If a line of the listing below contains the string "scientific", count it, then give the total by itself.

### [RECORDS SUPPLIED]

=== Begin Enclosure ===

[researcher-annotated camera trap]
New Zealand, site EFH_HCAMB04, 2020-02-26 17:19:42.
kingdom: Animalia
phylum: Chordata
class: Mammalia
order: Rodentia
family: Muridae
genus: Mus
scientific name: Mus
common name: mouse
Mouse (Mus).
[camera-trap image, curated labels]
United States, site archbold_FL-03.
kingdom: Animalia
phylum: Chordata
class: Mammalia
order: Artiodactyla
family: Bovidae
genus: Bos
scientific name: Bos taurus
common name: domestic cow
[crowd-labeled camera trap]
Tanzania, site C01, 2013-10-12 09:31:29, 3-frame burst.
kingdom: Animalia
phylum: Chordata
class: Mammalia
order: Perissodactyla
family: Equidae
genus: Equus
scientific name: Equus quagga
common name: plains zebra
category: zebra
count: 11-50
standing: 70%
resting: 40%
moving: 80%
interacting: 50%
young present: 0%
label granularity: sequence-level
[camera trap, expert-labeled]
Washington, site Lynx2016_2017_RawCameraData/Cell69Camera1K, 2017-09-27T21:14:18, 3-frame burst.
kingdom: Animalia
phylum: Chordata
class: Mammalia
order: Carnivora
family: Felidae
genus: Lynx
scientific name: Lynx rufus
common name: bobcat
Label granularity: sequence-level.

=== End Enclosure ===

### [WRITTEN ANSWER]
4